Auf den Spuren der Gnarrenburger Modellregion

Klimaschutz und landwirtschaftliche Nutzung auf Hochmoorgrünland – passt das zusammen? Ein Modellversuch im Gnarrenburger Moor unter Einbindung von Wissenschaft, Ministerium, Behörden, Kommunen und nicht zuletzt der Landwirte vor Ort versucht Antworten auf diese Frage zu erlangen. Am Sonnabend informierte sich Niedersachsens Ministerpräsident Stephan Weil (SPD) auf einer in Augustendorf befindlichen Grünlandfläche des Glinstedter Landwirts Wolfgang Kück über den Sachstand. Aus gutem Grund: „Beim Klimaschutz kommen wir in Niedersachsen nicht um das Thema Moorschutz herum“, sagte der „MP“, für den alle Akteure einen moorkundlichen Open-Air-„Crashkurs“ vorbereitet hatten.
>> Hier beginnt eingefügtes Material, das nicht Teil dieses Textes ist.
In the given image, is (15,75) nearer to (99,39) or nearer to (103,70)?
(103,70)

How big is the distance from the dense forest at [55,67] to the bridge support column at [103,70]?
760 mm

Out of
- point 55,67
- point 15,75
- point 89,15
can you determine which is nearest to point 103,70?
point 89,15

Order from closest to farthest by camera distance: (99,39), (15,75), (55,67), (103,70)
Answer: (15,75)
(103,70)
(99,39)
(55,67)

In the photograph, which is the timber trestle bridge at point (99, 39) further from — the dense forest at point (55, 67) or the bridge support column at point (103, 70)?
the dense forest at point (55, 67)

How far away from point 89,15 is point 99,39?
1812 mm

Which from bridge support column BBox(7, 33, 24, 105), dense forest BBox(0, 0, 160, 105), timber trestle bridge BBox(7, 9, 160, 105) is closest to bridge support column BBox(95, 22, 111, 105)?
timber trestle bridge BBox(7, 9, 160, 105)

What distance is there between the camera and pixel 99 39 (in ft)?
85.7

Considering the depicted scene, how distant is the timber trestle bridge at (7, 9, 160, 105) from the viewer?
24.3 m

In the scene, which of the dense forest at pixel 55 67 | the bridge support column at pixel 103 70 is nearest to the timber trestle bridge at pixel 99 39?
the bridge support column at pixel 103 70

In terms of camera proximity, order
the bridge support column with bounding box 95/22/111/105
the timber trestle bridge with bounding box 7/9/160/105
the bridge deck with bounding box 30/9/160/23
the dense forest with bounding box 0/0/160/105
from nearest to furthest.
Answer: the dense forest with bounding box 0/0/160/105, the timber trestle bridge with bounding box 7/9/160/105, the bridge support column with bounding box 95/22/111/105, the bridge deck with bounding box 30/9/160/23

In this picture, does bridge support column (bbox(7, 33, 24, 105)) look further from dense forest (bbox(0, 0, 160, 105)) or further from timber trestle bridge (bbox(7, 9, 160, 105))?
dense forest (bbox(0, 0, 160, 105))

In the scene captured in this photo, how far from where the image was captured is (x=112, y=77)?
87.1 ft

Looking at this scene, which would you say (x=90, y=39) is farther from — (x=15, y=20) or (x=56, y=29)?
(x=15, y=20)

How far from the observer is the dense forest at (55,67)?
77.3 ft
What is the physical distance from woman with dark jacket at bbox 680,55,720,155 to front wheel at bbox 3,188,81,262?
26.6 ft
Unter Federführung des Landesamtes für Bergbau, Energie und Geologie (LBEG) erforschen die Landwirtschaftskammer, das Thünen-Institut für Agrarklimaschutz und die „Kooperation Gnarrenburger Moor“ mit beteiligten Landwirten und Grundeigentümern seit fünf Jahren in den Gnarrenburger Moordörfern, wie sich der CO2-Ausstoß von Mooren verringern lässt und wie sie wiedervernässt werden können, ohne dabei als landwirtschaftliche Fläche verloren zu gehen.